The analysis of a polyester fibre using HDM. Extracted ion profiles (i) 594 m/z, and (ii) 193 m/z are plotted as a function of temperature. Selected micrographs and their corresponding temperatures have been shown. (Sample mass, ≈ 1 mg; heating rate, 50 °C min−1)

Full size image

Around 250 °C, the fibre was noted to have melted, forming a clear transparent liquid that rapidly darkened to a light brown colour as the fibre began to degrade, seen between micrographs 200 °C and 300 °C. In the same temperature region, the onset of the evolution of analyte ions is noted until around 350 °C as the profiles begin to rapidly decline. Although the analyte ion profiles clearly begin to reduce in their intensity, a sudden spike is noted again shortly after 400 °C. This spike in intensity has been assigned to the formation of a skin on the surface of the polymer (as seen in the micrographs), which reduced the release of gaseous degradation products. Later the skin is seen to burst, and a sudden spike of PET ions is noted before the ion intensities fall away as the fibre is fully degraded. During the second spike of ions, the gaseous build up under the skin of the polymer was likely to include more lower mass degradation products, mainly in the form of the monomer. In contrast, the larger cyclic trimer appears reduced at these elevated temperatures, when compared to the earlier lower temperature melting event when they were more abundant.
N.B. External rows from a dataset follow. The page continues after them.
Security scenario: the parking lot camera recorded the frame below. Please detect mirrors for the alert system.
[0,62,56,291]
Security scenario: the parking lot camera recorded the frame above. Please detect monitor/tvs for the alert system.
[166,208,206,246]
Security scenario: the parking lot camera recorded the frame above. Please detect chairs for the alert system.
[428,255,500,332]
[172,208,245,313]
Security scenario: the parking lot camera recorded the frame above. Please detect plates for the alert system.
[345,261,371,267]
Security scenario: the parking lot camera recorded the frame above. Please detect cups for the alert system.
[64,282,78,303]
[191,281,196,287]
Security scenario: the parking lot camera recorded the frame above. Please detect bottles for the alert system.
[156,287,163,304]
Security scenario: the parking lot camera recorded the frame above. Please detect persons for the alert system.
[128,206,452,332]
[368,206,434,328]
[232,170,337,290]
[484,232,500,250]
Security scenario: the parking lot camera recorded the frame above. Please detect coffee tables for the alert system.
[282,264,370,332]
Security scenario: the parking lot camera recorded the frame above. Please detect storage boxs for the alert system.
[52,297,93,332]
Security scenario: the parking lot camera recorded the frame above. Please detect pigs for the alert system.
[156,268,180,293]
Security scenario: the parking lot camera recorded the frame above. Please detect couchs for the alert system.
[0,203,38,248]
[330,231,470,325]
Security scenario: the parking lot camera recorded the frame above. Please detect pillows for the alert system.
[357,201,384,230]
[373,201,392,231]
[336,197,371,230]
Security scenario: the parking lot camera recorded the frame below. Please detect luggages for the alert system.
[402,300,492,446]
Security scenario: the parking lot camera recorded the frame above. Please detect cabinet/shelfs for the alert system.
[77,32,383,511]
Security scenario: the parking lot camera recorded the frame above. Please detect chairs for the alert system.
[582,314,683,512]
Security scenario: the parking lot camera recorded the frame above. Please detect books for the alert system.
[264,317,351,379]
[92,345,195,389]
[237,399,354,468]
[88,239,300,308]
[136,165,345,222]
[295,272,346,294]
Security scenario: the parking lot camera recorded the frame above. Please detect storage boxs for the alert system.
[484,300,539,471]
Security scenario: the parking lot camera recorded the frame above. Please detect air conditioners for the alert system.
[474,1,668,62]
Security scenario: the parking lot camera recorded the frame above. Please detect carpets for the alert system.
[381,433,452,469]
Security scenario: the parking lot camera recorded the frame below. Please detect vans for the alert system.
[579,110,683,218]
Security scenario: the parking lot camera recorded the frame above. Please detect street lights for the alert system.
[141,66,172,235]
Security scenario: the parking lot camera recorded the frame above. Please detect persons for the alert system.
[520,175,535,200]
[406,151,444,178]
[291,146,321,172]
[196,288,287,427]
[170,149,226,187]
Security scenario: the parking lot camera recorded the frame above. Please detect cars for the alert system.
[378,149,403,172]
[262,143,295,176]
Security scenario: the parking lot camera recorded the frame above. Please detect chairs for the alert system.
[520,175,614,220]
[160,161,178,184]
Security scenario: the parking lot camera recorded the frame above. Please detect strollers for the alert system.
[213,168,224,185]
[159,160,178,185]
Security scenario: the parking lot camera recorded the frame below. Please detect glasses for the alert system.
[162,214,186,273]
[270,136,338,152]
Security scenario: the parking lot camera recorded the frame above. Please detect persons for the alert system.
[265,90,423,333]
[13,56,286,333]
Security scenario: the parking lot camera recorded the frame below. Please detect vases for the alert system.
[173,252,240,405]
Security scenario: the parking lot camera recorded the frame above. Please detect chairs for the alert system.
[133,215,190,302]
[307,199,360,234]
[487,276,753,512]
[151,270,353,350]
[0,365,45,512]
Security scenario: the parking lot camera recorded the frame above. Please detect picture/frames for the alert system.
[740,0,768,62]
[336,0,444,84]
Having the ability to visualise the sample as it is heated is a clear benefit, providing explanation to the processes occurring when reviewing complex ion profiles such as those in Fig. 7.

Conclusions

It has been well documented about the clear benefits that can be obtained when analysing a single sample using combined analytical methods. Here, we have demonstrated a complimentary analytical technique that combines thermomicroscopy with ambient ionisation mass spectrometry. Examples have been provided that show the clear benefit of being able to visualise a sample undergoing analysis by mass spectrometry, whilst under controlled heating conditions:

  • Trace levels of mixed nitroaromatic compounds were thermally desorbed from brass fibres following surface collection. Here, samples of TNT, PETN and RDX were thermally desorbed, ionised, and separated using a controlled temperature programme.

  • The ability to monitor physical processes such as the glass transition and melting point of a 3D printer filament has been demonstrated, showing good correlation with conventional techniques such as DSC and TGA. Additionally, a range of analyte ions linked to polylactic acid oligomers were seen shortly after the melting event was observed.

  • Two similarly coloured paint chip samples were analysed using HDM. Although chemically similar, certain unique species could be identified giving a chemical ‘fingerprint’ of each paint chip. The colour information and micrographs gained from the thermal decomposition of the paint chips also showed clear differences aiding in their separation.

  • A single polyester fibre was analysed using HDM. During heating, an unexpected spike in the profiles for ions relating to PET was noted. Upon inspection of the micrographs, it was clearly seen that a ‘skin’ had formed on the surface of the liquid polymer, with evident bubbles building under the surface. The temperature at which the skin broke correlated well with the spike observed in the extracted ion profiles.

The combination of thermoanalytical and ambient ionisation methods allows the elucidation of complex thermal processes occurring as a sample is heated. The “soft” ionisation mechanisms associated with techniques such as DART allow for simpler ion identification, when compared to the conventional electron impact mass spectrometry commonly used with thermal analysis.